— Start —
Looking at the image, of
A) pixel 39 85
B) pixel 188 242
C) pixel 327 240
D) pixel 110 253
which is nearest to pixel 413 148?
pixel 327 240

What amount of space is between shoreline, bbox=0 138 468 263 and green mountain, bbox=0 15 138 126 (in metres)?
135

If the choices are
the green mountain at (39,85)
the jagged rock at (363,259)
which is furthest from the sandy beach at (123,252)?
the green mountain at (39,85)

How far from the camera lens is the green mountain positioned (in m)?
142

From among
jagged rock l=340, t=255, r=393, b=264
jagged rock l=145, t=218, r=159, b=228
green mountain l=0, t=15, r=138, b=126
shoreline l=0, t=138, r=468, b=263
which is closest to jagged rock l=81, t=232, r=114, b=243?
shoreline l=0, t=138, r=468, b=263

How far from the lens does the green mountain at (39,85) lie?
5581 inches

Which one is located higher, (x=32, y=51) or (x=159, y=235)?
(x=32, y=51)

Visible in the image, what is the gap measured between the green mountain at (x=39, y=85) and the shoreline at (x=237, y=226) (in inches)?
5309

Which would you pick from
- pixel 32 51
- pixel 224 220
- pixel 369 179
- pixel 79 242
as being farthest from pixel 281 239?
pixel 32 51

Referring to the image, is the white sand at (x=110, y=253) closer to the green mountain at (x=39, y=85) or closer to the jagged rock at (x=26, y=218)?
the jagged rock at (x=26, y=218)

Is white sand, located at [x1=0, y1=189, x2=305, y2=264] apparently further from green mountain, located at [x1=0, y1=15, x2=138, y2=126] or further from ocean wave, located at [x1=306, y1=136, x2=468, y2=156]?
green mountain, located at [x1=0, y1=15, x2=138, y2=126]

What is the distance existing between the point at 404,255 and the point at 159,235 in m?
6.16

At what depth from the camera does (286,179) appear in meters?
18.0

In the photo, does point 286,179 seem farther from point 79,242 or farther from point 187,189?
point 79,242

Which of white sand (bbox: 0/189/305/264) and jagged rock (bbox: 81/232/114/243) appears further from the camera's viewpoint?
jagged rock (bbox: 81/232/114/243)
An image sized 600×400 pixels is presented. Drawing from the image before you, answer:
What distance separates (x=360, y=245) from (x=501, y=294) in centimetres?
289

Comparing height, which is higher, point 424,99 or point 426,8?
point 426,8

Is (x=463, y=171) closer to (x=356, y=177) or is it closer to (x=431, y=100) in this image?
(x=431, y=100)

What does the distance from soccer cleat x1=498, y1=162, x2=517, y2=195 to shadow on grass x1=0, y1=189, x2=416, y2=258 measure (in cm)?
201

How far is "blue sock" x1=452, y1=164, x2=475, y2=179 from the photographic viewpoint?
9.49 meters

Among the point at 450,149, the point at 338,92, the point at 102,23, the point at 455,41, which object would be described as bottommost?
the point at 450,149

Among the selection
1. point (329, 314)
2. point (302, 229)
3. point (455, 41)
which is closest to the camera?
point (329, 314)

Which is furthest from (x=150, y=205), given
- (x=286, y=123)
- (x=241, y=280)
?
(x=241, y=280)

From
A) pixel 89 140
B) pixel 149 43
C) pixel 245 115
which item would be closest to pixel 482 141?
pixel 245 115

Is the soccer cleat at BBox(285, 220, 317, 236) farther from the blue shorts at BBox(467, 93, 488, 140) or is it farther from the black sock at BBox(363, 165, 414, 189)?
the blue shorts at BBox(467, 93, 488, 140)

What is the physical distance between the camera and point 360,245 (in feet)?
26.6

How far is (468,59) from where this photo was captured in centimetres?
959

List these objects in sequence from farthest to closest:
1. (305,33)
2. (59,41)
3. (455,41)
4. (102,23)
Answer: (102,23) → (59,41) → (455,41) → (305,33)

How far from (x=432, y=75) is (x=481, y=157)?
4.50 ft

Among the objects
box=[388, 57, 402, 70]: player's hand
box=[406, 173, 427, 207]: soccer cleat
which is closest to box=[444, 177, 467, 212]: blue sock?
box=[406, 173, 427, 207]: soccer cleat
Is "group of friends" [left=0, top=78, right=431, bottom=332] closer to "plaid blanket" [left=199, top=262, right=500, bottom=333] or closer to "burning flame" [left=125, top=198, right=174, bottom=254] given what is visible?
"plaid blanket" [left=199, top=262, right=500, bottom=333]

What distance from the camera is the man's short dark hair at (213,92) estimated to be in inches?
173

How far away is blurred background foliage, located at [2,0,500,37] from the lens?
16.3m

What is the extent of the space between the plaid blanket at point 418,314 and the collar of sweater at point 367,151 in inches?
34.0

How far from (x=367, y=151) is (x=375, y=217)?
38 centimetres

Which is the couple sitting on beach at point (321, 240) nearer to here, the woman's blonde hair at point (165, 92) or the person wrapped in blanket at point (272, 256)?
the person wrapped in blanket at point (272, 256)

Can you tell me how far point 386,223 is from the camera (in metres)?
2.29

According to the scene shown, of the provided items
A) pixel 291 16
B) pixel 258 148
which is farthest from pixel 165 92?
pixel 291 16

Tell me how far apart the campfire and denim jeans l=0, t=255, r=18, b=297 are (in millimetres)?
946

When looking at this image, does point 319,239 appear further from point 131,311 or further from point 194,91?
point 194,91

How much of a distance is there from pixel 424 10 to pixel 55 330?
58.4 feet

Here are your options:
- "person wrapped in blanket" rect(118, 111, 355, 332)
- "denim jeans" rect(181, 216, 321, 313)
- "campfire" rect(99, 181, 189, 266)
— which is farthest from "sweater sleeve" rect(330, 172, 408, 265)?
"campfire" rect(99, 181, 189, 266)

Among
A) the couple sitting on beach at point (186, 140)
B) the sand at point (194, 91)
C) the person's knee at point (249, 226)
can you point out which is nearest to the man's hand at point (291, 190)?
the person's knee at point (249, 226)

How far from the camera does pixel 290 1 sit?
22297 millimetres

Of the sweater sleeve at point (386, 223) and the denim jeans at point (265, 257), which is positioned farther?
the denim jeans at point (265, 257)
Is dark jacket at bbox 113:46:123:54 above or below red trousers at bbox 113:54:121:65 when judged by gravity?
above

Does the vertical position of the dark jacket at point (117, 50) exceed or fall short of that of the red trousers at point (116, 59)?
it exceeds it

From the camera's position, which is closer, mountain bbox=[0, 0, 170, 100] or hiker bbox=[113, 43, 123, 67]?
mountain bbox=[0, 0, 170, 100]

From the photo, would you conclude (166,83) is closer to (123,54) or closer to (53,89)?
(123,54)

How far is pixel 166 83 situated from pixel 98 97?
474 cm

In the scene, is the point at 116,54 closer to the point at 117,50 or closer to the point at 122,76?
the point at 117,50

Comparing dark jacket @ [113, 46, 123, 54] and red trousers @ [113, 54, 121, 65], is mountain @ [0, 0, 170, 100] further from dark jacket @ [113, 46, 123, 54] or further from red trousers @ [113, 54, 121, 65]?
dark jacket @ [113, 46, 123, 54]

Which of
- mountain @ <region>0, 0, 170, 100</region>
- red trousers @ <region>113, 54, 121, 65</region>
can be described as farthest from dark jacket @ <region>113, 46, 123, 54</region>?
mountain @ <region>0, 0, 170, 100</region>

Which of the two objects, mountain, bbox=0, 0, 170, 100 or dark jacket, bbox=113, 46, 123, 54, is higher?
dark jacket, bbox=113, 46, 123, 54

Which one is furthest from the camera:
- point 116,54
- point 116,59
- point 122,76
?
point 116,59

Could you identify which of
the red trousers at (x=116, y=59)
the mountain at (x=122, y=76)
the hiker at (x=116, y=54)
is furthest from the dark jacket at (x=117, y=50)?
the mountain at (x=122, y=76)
— End —
■ **What is expected**: Rewrite everything from the line containing "What does the" down to the line containing "9.49 meters", with "soccer cleat" changed to "football boot" and nothing else altered.

■ **Output for this task**:
What does the distance from football boot x1=498, y1=162, x2=517, y2=195 to shadow on grass x1=0, y1=189, x2=416, y2=258 measure (in cm)?
201

How far is "blue sock" x1=452, y1=164, x2=475, y2=179 from the photographic viewpoint?
9.49 meters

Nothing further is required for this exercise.